Phil Egan It will be different this year. There will be no crowds of happy thousands decked out in red and white, merrily waving maple leaf flags.
FirstCanadaDay
Front Street, as it appeared looking south from Lochiel Street in 1869. People had lined up on its wooden sidewalks two summers earlier to take in the very first Canada Day parade, or Dominion Day as it was originally known. One structure still standing today is the Belchamber Hotel, on the left, which then had balconies overhanging the street. Other businesses include a barbershop and clothing and dry good store. In the distance are several horse-drawn carriages and wagons. Photo courtesy, Lambton County Archives, 9JA-N

Phil Egan

It will be different this year.

There will be no crowds of happy thousands decked out in red and white, merrily waving maple leaf flags.

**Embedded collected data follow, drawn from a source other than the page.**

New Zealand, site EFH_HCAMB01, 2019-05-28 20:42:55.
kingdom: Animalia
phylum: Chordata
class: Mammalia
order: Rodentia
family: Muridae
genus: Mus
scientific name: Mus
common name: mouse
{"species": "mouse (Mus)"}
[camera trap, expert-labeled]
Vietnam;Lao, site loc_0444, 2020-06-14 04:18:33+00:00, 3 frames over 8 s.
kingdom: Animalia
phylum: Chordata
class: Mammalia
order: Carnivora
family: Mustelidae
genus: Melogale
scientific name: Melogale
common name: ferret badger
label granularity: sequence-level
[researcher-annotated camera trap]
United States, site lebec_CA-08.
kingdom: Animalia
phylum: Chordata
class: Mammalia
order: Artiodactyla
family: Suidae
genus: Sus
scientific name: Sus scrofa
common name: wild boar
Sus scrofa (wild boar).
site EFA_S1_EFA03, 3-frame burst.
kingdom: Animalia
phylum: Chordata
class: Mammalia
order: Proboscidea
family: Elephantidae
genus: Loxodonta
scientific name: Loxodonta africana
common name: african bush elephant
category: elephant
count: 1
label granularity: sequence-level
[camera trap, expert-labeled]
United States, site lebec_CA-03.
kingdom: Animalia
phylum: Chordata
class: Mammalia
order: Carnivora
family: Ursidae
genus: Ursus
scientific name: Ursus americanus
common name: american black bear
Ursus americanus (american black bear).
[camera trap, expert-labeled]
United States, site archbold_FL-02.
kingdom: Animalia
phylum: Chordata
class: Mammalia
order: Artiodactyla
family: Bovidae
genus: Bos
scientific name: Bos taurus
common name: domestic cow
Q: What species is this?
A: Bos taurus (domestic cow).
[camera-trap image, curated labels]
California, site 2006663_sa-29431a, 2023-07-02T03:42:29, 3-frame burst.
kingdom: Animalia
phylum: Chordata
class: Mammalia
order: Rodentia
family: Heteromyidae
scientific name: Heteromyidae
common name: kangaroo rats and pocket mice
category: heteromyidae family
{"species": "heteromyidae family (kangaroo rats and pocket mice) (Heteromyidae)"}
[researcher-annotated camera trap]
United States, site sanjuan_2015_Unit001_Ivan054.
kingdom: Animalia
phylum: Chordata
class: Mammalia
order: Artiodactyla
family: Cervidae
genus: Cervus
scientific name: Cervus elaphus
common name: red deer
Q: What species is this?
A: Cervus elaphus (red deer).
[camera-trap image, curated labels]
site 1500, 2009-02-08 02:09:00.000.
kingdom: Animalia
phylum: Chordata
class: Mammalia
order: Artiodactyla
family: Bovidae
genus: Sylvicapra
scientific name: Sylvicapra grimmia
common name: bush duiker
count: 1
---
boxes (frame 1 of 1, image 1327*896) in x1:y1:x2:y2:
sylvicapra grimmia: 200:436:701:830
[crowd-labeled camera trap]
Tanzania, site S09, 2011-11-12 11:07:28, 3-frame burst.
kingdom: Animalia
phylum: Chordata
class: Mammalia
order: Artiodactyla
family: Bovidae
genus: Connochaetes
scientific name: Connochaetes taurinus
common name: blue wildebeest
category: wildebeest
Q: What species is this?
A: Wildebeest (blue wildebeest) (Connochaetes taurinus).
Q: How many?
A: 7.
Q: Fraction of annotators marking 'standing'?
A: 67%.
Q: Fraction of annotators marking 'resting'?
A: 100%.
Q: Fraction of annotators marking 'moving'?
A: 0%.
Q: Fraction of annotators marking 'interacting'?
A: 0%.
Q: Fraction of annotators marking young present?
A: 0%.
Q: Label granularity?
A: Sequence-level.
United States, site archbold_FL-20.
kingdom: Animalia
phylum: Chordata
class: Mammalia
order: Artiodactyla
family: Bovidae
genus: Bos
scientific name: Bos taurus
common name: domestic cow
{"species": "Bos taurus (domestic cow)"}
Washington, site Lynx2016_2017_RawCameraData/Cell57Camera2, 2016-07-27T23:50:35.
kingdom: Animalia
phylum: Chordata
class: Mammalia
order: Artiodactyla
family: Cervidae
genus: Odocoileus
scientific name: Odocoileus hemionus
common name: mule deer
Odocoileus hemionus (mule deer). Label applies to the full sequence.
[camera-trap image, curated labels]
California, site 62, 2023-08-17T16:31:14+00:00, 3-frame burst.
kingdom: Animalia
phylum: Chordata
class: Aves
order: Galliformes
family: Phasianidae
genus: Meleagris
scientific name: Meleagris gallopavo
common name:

Festivities in Canatara Park have gone dark, with the usual parade cancelled, food and craft booths missing, hot air balloons grounded, and sports fields quiet.

For Sarnia – a city known for the vigour and spirit with which it celebrates our national holiday, it’s a cruel and unnatural blow. COVID-19 restrictions remain in place.

So it’s a good time to consider the importance of our very first Canada Day – especially, in a border town like Sarnia.

In 1864, as delegates of the British North American colonies gathered at Province House in Charlottetown, Sarnia was a town of 2,091 souls. Delegates from Ontario, Quebec, and the Atlantic provinces of Nova Scotia and New Brunswick had much on their mind.

South of the border, the U.S. Civil War was entering its final full year. During that conflict, Canada’s colonies had been confronted with frightening examples of an increasingly aggressive America.

In the wake of a naval incident known as the Trent Affair, Britain had rushed 14,000 troops to British North America as war fervor mounted. Fear of invasion abated only when the U.S. finally returned two Confederate diplomats in had forcibly removed from a British ship.

Breaches of Canadian territory followed, with the Confederate seizure of the American ship Chesapeake in Nova Scotian waters in 1863, raising tensions again. Late in 1864, American troops in Vermont were only prevented from pursuing Confederate bank robbers into Montreal by a direct order from President Abraham Lincoln.

But Montreal continued to be known for harbouring Confederate spies, and fears of American vengeance was constant. The American government included a number of rabid annexationists including the U.S. Secretary of State, who dreamed of a U.S. stretching from Mexico to the Arctic Circle.

The end of the Civil War brought an even greater threat. Heavily armed Fenians, Irish patriots, threatened to invade Canada as ransom for Irish independence from Britain. In Sarnia in 1866, troops from across Ontario flooded into the city as protection against an expected invasion.

A Fenian army actually captured Fort Erie and inflicted a number of casualties before the threat dissipated.

Canadian Confederation in 1867 brought peace and a sense of safety and security to our little town.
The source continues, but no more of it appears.